Beyond emerging economies and the shift away from a carbon-based economy, what are the gigatrends businesses should be monitoring now? Lindkvist says the rise of entrepreneurship will change the way businesses employ people and the way people work together. This is significant because so many structures – taxation, health insurance – are built around the idea of employment.  “If you can’t employ someone but only work with them, what will things look like? Where will new ideas come from? Will you have departments for that or should you be picking people off the street and saying ‘I like your ideas’?”

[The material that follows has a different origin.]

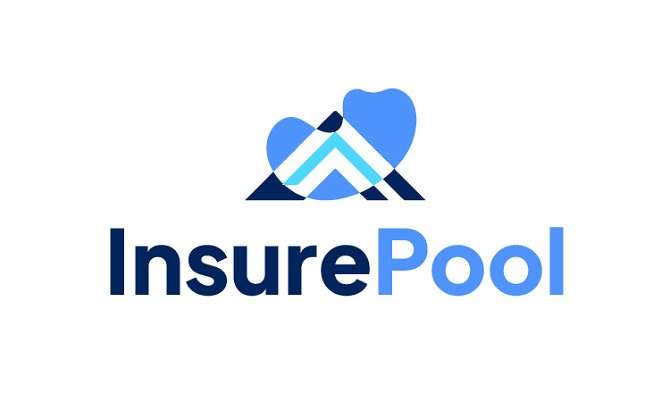 InsurePool.com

The increasing complexity of the world is leading to increasingly narrow specialisation of skills, which is already having an impact on people’s employability, Lindkvist says. Aircraft mechanics who 20 years ago could tackle a handful of planes now work only on a specific model in a specific series.  “I say to young people, assume that your dream job hasn’t been invented yet. Assume that when you think of the most narrow thing you could ever be, like a Twitter correspondent, assume that even that narrow profession will be 50 other professions.” Another slow-moving but immensely powerful force is the shift towards automation, and the question of how much of it we will be willing to accept. “We’ve already taken quite sophisticated human functions like recommending music and answering questions, stockbroking and so on, and automated them. The big question is how far can this go? Is there something that’s uniquely human? Are we in fact facing a job catastrophe where billions will be unemployed because what they did, whether it’s transport or writing books or music, is done by machine? The further ahead you look, the more open-minded you have to be.”

Expect the unexpected
Trends can be tracked, but how can a business be prepared for something out of left field?  “We can predict,” Lindkvist insists. “We know that generally, every five or seven years, we’ll face severe business cycle difficulties, whether that’s depression or a fairly mild recession. The problem is that many companies are driven by short-term appetites, so in a recession they can’t ever foresee themselves being saturated again, and in the upturn they can never see themselves being hungry again.”

Companies would be better off if they made strategic planning an ongoing process, with a system for recognising important market signals, rather than having annual strategy meetings. “They might say ‘this quarter we’re doing very well, but over the last 10 years this is what the figures look like’ and orient themselves to that. They’d be able to do more things.” He suggests a radar-style system for tracking trends, something that’s done constantly, in real time, where possible,  or at the very least every month or two, so businesses can change course long before an iceberg is looming. “See what’s happening, ask ‘what’s worth dipping our toes in, what’s worth getting seriously into business with, and what should be ignored?’. Most companies don’t do that at all; they leave it for strategic meetings once every five years.”

Magnus Lindkvist is founder of the agency Pattern Recognition. The company is based in Stockholm, Sweden, and employs 15 people, including quantitative analysts and behavioural scientists.